● **STATED TASK 1**
Please answer these questions from the passage on work-life balance, one line each:
(a) What does Marie Claire call the situation?
(b) What share of childless women ages 33 to 47 believe parents get more flexibility at work?
(c) Who reports that figure?
● **STATED TASK 2**
Quote word for word the part of the passage on work-life balance that opens with the words containing "Chalk it up" and closes with "at all times.".
● **STATED TASK 3**
Extend the passage on work-life balance, picking up after its final sentence.

● **TEXT PROVIDED**
◇ ◇ ◇ ◇ ◇ ◇ ◇

One of the hazards of framing debates about work-life balance around working moms is that no one but working moms — whether vaunted as feminist superwomen or victimized for their lack of a breadwinner partner — feels entitled to it. It's creating what Marie Claire calls "the newest form of workplace discrimination": a second class of childless women carrying "an undue burden at the office, batting cleanup for their married-with-kids coworkers."

Chalk it up to our national singlism ( à la tax breaks for married couples), Ayana Byrd reports that 61 percent of childless women ages 33 to 47 believe parents get more flexibility at work.  The women quoted, and their managers, seem to believe children are the only extra-professional pursuit moral enough to justify working a flexible 40-hour week. Parents lay claim to dinner time (children need structure), weekends (the soccer games), and Christmas (Santa’s for kids) — and adjust their schedules accordingly — while younger or childless women are assumed to be available at all times.

◇ ◇ ◇ ◇ ◇ ◇ ◇

● **COLLECTED MATERIAL**
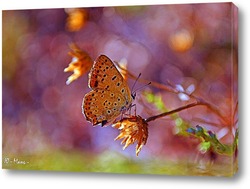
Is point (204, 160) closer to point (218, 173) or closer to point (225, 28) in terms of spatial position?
point (218, 173)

◇ ◇ ◇ ◇ ◇ ◇ ◇

● **FINAL ANSWER 1**
(a) "the newest form of workplace discrimination"
(b) 61 percent
(c) Ayana Byrd

● **FINAL ANSWER 2**
Chalk it up to our national singlism ( à la tax breaks for married couples), Ayana Byrd reports that 61 percent of childless women ages 33 to 47 believe parents get more flexibility at work.  The women quoted, and their managers, seem to believe children are the only extra-professional pursuit moral enough to justify working a flexible 40-hour week. Parents lay claim to dinner time (children need structure), weekends (the soccer games), and Christmas (Santa’s for kids) — and adjust their schedules accordingly — while younger or childless women are assumed to be available at all times.

● **FINAL ANSWER 3**
Giving those privileges to moms and not, say, those who signed up for a really expensive, non-refundable spin class, is illegal, and Marie Claire urges you to stand up for yourself, either to your manager (with the help of your more senior, childless female mentor, of course) or H.R. But even the brave Marie Claire sources willing to say, in print, they’d like to work slightly less, will only admit to wanting more free time for self-improvement projects such as going to the gym, spending time with their families, or taking a "religious studies class." It is still totally taboo, it seems, for workers to want to leave the office because they need to know what happens at the end of Gone Girl, or they'd like to have a drink outside while it’s still light out.

Or is it just taboo for female workers? The article doesn’t ask whether single men similarly sacrifice their free time for office moms and dads. But it does hint that women impose it upon themselves by leaning in so hard. Take it from Liz Ryan, a Fortune 500 H.R. executive: "No one respects the people who are slaves to the job," she told Marie Claire. "They’re often setting themselves up for more work and fewer accolades. Build the muscle to say no. Men realize that it’s not about getting a gold star; women are raised to think that saying yes makes you a good girl." And unless you’re getting overtime and double-time on Sundays, it also makes you a sucker.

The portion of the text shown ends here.